Annalu - che ha, come Stefano, capito perfettamente la questione - ha esagerato: ha parlato perfino di "scelta etica", che agli occhi di Franz è una pura e semplice provocazione.
Ovviamente Annalu ha ragione, e il suo richiamo corrisponde a quello di cui parlavo - quando si punta una luce verso il modello pragmatico mitteleuropeo, e perfino anglosassone, si considera solo l'atto finale, per così dire consequenziale, trascurando l'antefatto, il background culturale idealistico ..., dal quale, avrei potuto agevolemente aggiungere, derivano le scelte etiche.
Poiché Franz insiste, nonostante la chiarezza di Annalu, analizziamo la sua risposta.
Basta porsi il problema: la realtà è questa. In questa realtà c'è un problema o va bene cosi'?
Se non va bene, c'è una soluzione (da solo o con altri)?
Primo - Chiedersi se "va bene" o non va bene significa porsi un problema etico. Anche chiedersi se una cosa è utile o inutile (rispetto ad uno scopo, evidentemente), giusta o ingiusta. "Andare bene" non è molto diverso dal "considerare che una cosa è bene", mentre un'altra è "male".
Certamente ci sono livelli diversi, per cui esiste un'etica dei Grandi Valori e un'etica individuale che si spende su dimensioni quotidiane e su scelte personali, ma sempre di etica si tratta. O è una parolaccia, una malattia dalla quale bisogna tenersi immuni? Cos'è tutta questa paura di farsi sorprendere nel fare una "scelta etica"?
Secondo - L'ha già detto Annalu, ma ci riproviamo.

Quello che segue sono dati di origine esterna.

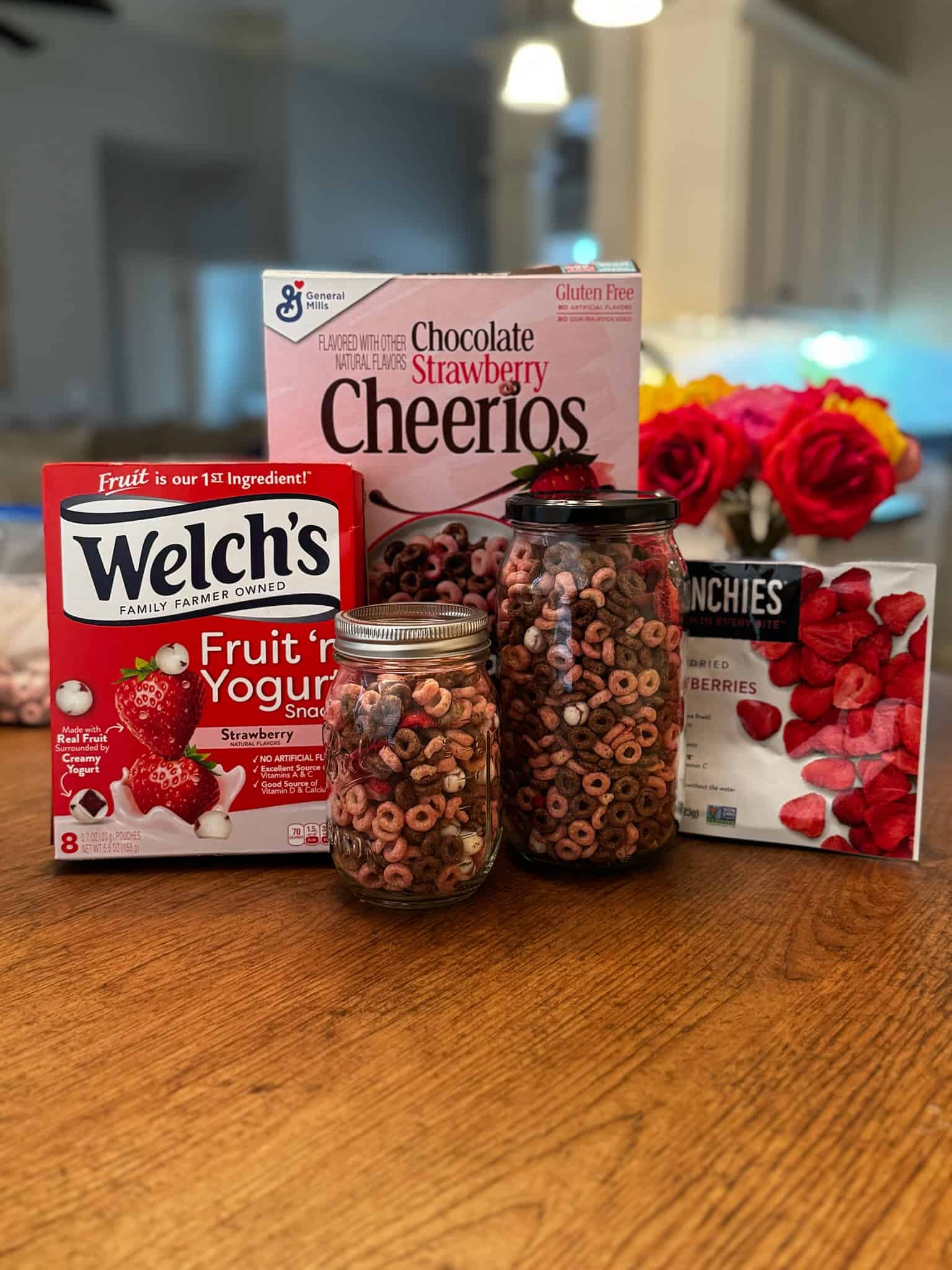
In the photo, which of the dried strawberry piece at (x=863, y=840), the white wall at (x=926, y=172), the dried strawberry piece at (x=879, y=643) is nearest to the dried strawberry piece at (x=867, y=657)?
the dried strawberry piece at (x=879, y=643)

Basta porsi il problema: mi hanno chiesto il pizzo, devo ingraziarmi il capobastone sennò mio figlio non trova lavoro.
Va bene cosi'?: no, non va bene - sì va bene. Giudizio etico.

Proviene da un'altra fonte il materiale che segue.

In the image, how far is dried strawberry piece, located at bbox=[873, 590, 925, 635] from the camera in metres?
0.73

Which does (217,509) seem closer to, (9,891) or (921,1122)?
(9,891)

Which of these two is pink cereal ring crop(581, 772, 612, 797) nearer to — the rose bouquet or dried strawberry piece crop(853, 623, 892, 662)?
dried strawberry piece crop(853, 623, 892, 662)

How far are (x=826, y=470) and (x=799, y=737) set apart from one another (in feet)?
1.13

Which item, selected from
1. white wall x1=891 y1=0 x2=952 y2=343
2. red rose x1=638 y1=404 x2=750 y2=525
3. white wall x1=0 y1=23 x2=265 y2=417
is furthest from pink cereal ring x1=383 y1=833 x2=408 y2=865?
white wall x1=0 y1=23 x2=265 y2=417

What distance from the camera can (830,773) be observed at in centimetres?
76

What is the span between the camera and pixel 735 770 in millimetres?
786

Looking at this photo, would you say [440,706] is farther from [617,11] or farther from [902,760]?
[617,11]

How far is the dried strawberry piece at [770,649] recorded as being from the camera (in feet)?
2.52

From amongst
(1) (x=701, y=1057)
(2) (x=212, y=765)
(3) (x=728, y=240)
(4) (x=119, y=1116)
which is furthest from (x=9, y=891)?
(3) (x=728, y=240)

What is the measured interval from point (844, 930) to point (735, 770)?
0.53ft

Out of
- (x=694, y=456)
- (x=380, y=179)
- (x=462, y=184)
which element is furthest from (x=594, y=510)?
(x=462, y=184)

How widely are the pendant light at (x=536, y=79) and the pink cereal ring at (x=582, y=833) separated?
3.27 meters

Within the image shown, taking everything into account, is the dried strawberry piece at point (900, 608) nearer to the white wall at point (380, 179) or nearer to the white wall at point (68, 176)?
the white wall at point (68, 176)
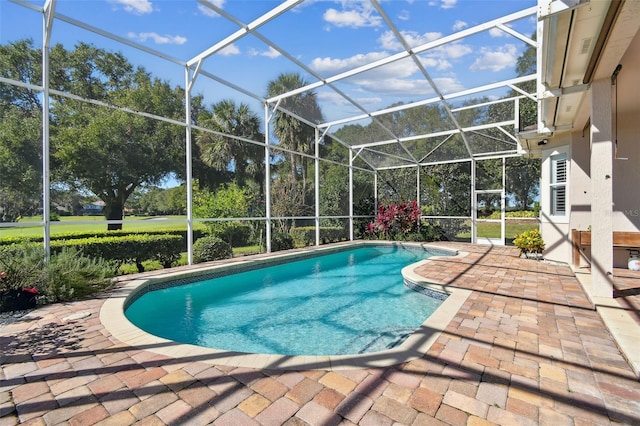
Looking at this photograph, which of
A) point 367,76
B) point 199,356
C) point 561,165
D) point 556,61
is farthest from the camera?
point 367,76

C'è una soluzione (da solo o con altri)?: mi rifiuto di pagare e vado a denunciare il ricatto - pago il pizzo e me ne sto zitto, e mando al capobastone un regalo per il matrimonio della figlia. Scelte entrambe pragmatiche: la prima è coerente con il primo giudizio etico, e pragmaticamente persegue il fine di combattere per vie legali il ricatto, la seconda non è contraddetta né dal primo né dal secondo dei giudizi etici, ma pragmaticamente persegue il fine che mi sembra più raggiungibile, ossia quello di non avere guai e anzi ottenere il lavoro per mio figlio.
Se abbiamo bene inteso tutto questo, risulta più chiaro il senso di quanto dicevo sul "pragmatismo" della mafia, 'ndrangheta e compagnia bella: ciò non significa che lo accosto solo a cose nagative, ma significa semplicemente che [può essere accostato a cose che sono sia negative che positive: è un metodo, uno strumento,no?, e dunque è come un'arma che può essere usata sia dallo sceriffo sia dal bandito.
La mafia e la criminalità, anche politica, con il pragmatismo non c'èntra un fico secco. Il loro fine non è modificare la realtà per migliorarla ma estorcere denaro, mantenere il potere.
Modificare la realtà per migliorarla è una scelta etica, e il fatto che sia un fine significa che è una scelta che viene fatta prima e non dopo, come tu affermi.
Inoltre, la realtà sulla quale pragmaticamente si vuole incidere non è data solo da uno stato di cose, materiale o relazionale, ma anche da un sistema di comportamenti: per esempio, quelli di cittadini che potrebbero ribellarsi, o di uno stato che potrebbe far valere la sua forza legalitaria.
Bene. Più e meglio di così non riesco a spiegarmi.
Ah, un'ultima cosa.
Il pragmatismo in questo segue una strada diversa dall'idealismo (che è piu' affine al tuo pensiero) e forse questa concorrenzialità spega il rifiuto da parte tua di un pericoloso concorrente.
Rispondere che sarebbe meglio evitare queste sciocchezze è considerato una polemica personale, vietata dal regolamento?